Three A. thaliana transgenic plants lines with differing AhN4L-1 expression levels (high [L17], middle [L5], and low [L6]) were selected for experimentation; see above). Various physiological parameters were affected in these plants. The germination percentage of seeds generated by the three transgenic plant lines, measured at 3, 6, and 9 days after placing on germinating media, was significantly lower than untransformed controls (Figure 5A). Although the number of leaves remained unchanged, they were significantly smaller in 30-day old transgenic OE lines (Figure 5B). The inflorescences were also significantly smaller than control plants (Figure 5C) whereas seed weight (Figure 5D), but not seed yield (Figure 5E), were generally lower in the transformed plants. The advent of flowering was similar in WT and transgenic plants. Root length was also significantly reduced in the transgenic A. thaliana plants (Figure 6). Compared to WT plants, the transgenic plants showed no increased tolerance to WDS or high salinity stress (Supplementary Figure S3 and G. Cabrales-Orona, personal communication). Despite the fact that AhN4L-1 overexpressing plants showed no increased salinity tolerance, they nevertheless maintained their significantly basal higher chlorophyll content plants after 21-days of saline stress. However, carotenes were mostly reduced in response to salt-stress, particularly in the L6 and L17 transgenic lines. The accumulation of proline and Suc in response to salt stress was also less pronounced in these transgenic plant lines, whereas the L17 line showed significantly higher Glc and Fru, but lower starch levels, in response to salt stress. No change in the total phenols and total flavonoids content due to salt stress, which were similar to those in WT plants, was observed in all three transgenic plant lines examined (Supplementary Figure S4). Also, no changes in CAT and SOD activity levels were observed between WT and transgenic plants kept under control and salinity stress conditions (Supplementary Figure S5). On the other hand, all the photosynthetic parameters tested (i.e., A, E, gs and WUE) remained above zero in the L6 and L17 transgenic lines under salt stress conditions, whereas, in WT plants, E and gs were significantly lower and A and WUE became negative (Supplementary Figure S6). Fv/Fm variations in response to stress were similar in WT and AhN4L-1 overexpressing plants (G. Cabrales-Orona, personal communication).

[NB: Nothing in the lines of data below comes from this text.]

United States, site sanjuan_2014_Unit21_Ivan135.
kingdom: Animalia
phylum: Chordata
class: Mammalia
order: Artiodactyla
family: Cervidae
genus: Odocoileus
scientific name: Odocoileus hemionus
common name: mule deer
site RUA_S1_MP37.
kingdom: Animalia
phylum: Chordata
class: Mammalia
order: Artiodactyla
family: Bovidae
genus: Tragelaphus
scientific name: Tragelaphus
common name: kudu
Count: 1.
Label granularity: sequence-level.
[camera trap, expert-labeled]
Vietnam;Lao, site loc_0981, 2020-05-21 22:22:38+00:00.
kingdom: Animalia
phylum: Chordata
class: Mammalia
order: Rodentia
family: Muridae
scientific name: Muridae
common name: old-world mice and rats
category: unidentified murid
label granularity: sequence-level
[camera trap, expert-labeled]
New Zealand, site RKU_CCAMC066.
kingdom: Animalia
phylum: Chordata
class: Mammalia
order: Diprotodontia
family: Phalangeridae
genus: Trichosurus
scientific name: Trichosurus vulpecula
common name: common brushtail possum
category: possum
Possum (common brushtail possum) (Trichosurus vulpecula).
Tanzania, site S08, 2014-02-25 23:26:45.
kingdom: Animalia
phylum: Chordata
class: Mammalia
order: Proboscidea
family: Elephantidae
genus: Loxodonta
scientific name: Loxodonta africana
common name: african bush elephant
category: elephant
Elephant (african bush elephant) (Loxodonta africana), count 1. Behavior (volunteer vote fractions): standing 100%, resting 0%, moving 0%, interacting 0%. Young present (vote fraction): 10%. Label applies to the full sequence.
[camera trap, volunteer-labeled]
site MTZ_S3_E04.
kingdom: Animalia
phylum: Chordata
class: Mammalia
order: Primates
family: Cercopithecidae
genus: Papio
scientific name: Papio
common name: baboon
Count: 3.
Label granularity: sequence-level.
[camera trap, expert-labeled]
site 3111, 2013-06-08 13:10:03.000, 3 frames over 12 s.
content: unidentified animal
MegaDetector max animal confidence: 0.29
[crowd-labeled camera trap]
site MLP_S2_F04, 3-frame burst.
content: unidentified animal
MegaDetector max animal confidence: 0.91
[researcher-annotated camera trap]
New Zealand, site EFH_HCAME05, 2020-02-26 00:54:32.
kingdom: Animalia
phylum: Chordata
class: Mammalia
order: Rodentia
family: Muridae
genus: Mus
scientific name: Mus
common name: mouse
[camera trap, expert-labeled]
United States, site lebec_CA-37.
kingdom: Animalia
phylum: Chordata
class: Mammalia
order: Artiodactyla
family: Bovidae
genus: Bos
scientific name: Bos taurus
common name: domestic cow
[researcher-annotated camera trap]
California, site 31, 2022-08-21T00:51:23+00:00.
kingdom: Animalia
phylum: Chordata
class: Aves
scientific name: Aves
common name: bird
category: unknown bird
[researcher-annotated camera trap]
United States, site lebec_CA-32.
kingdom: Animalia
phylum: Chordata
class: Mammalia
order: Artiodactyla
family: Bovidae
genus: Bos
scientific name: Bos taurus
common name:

In contrast to the abiotic stress assays, the overexpression of AhN4L-1 in A. thaliana plants conferred resistance to both biotrophic bacterial and hemi-biotrophic fungal pathogens in a dose-dependent manner, since it was mostly observed in the L17 line having the highest transgene expression levels, Thus, counts of Pst3000 CFUs were significantly lower after 3-day post-inoculation periods in this transgenic plant line (Figure 7A), whose plants were also less developmentally affected by bacterial infection (Figure 7B). Likewise, L17 transgenic line plants were significantly less susceptible to F. oxysporum fungal infection. They showed better and healthier vegetative and reproductive development (Figures 8A,B), characterized by less affectation of shoot and root growth (Figures 8C,D). Moreover, the pathogen load was lower, as determined by PCR amplification of the ITS marker gene sequence (Figure 8E).